根津嘉一郎(二代目)・東武鉄道社長×五島昇・東京急行電鉄社長×堤清二・西武百貨店店長

 昨今、中小企業の深刻な後継者不足が話題に上ることが多い。その背景には、1960年代の高度成長期に20~30代で創業した経営者世代が、一斉に引退時期へ差し掛かっているという流れがある。

 同じように、時代をさかのぼれば高度成長期にも世代交代が一つの話題になっていたようだ。大正・昭和初期から戦後の激動期を駆け抜けた大物経営者たちが続々と鬼籍に入り、2代目が後を継ぐケースが目立った。

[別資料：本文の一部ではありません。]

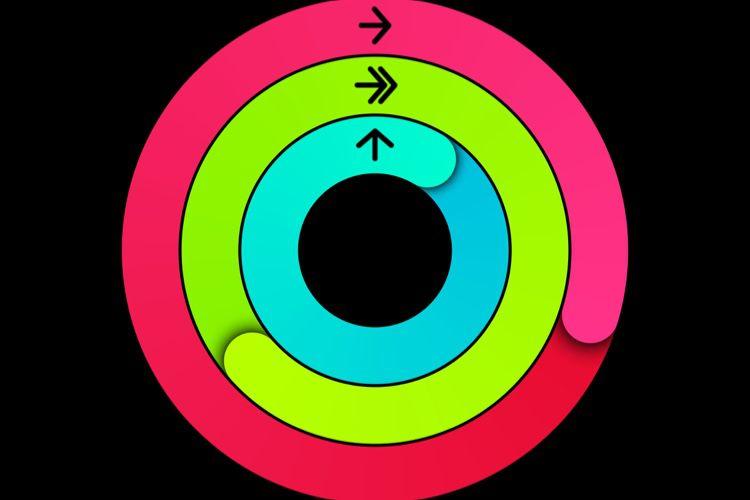 iOS 14 : les nouveautés de l'app «Forme» qui remplace«Activité»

 今回紹介する64年7月10日号掲載の「“2代目3人男”の哀歓」と題された座談会は、大手私鉄グループの2代目という同じ境遇の経営者3人が一堂に会した異色の記事である。

 根津嘉一郎(2代目、1913年9月29日~2002年2月15日)は、根津財閥(東武鉄道グループ)の創設者、根津嘉一郎(初代)の長男。東京大学経済学部卒業後、東武鉄道に入り、父の秘書となる。40年、父の死去に伴い、東武鉄道の社長となった。本記事の掲載時、50歳である。

 五島昇(1916年8月21日~1989年3月20日)は、東京急行電鉄グループの創設者、五島慶太の長男。40年に東京大学経済学部卒業後、東芝を経て東急に入り、慶太会長の下に54年で東急社長となった。慶太が59年8月に他界した後は、強引な企業買収によって事業を拡大した父が残した“宿題”の片付けに追われた。記事掲載時は47歳である。

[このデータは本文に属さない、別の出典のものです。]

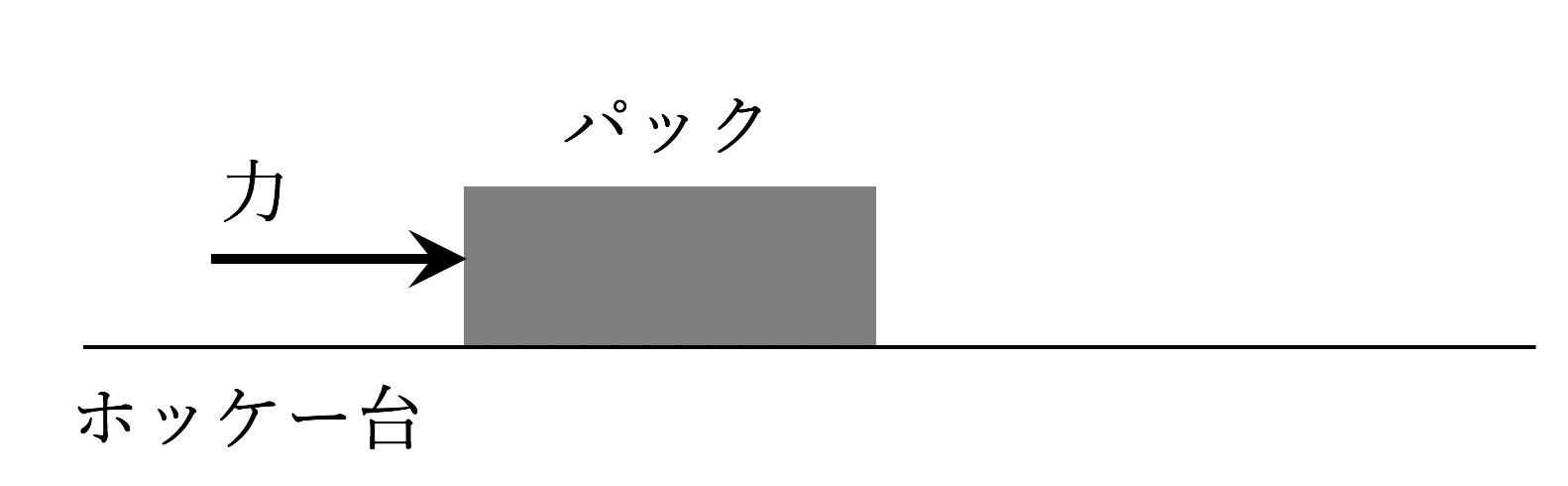 概念理解問題の紹介【加速度と速度の違い】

 3人目は、堤清二(1927年3月30日~2013年11月25日)。西武鉄道の前身となる武蔵野鉄道をはじめ不動産、百貨店、観光事業等を手掛け、西武王国をつくり上げた一方、政界でも活躍した堤康次郎の長男。東京大学経済学部卒業後、西武百貨店に入り取締役店長(事実上の社長)となる。記事が掲載される3カ月前に父の康次郎が急逝したのだが、その葬儀の喪主に選ばれたのは次男の義明(西武鉄道・コクド前会長)で、その複雑な家庭事情に注目が集まっていた時期でもある。このとき37歳と最も若い。

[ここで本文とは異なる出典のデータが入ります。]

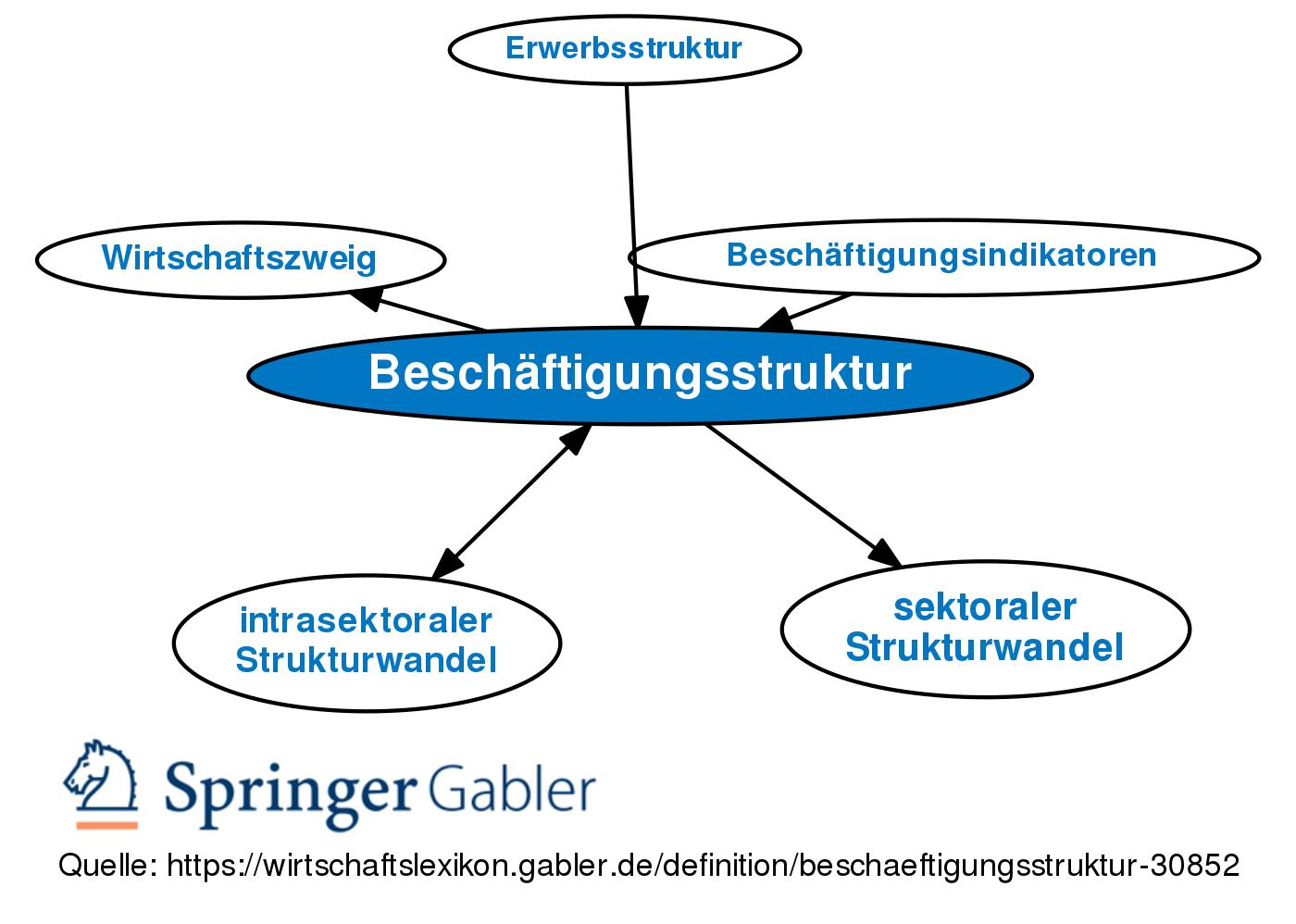 Beschaftigungsstruktur Definition Gabler Wirtschaftslexikon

 多忙な3人を同時に集めるのは苦労したようで、座談会といってもまず根津が最初に会場入り。折しも、この1カ月前の6月1日に、東武百貨店は東急から東横デパート池袋店(後に東武百貨店池袋店別館)を買収したばかりだった。そのホットな話題から単独インタビューのようなかたちで、記事は始まる。

 その後、堤が遅れてやって来て、それぞれの“オヤジ”の思い出話などを披露する。ライバル関係にあると目されている東武と西武だが、そこは「大物の2代目」という共通項からか、思いの外和やかな雰囲気で話は進む。

 しばらくして根津が退席し、代わって五島が到着する。東武と西武は東京・池袋で百貨店で競合していたが、西武は当時、東急の牙城である同・渋谷への出店を計画中だった(68年開店)。東急は、池袋を東武に明け渡し、渋谷重視でいく方針を打ち出す中、両トップが顔を合わせるという興味深い展開となった。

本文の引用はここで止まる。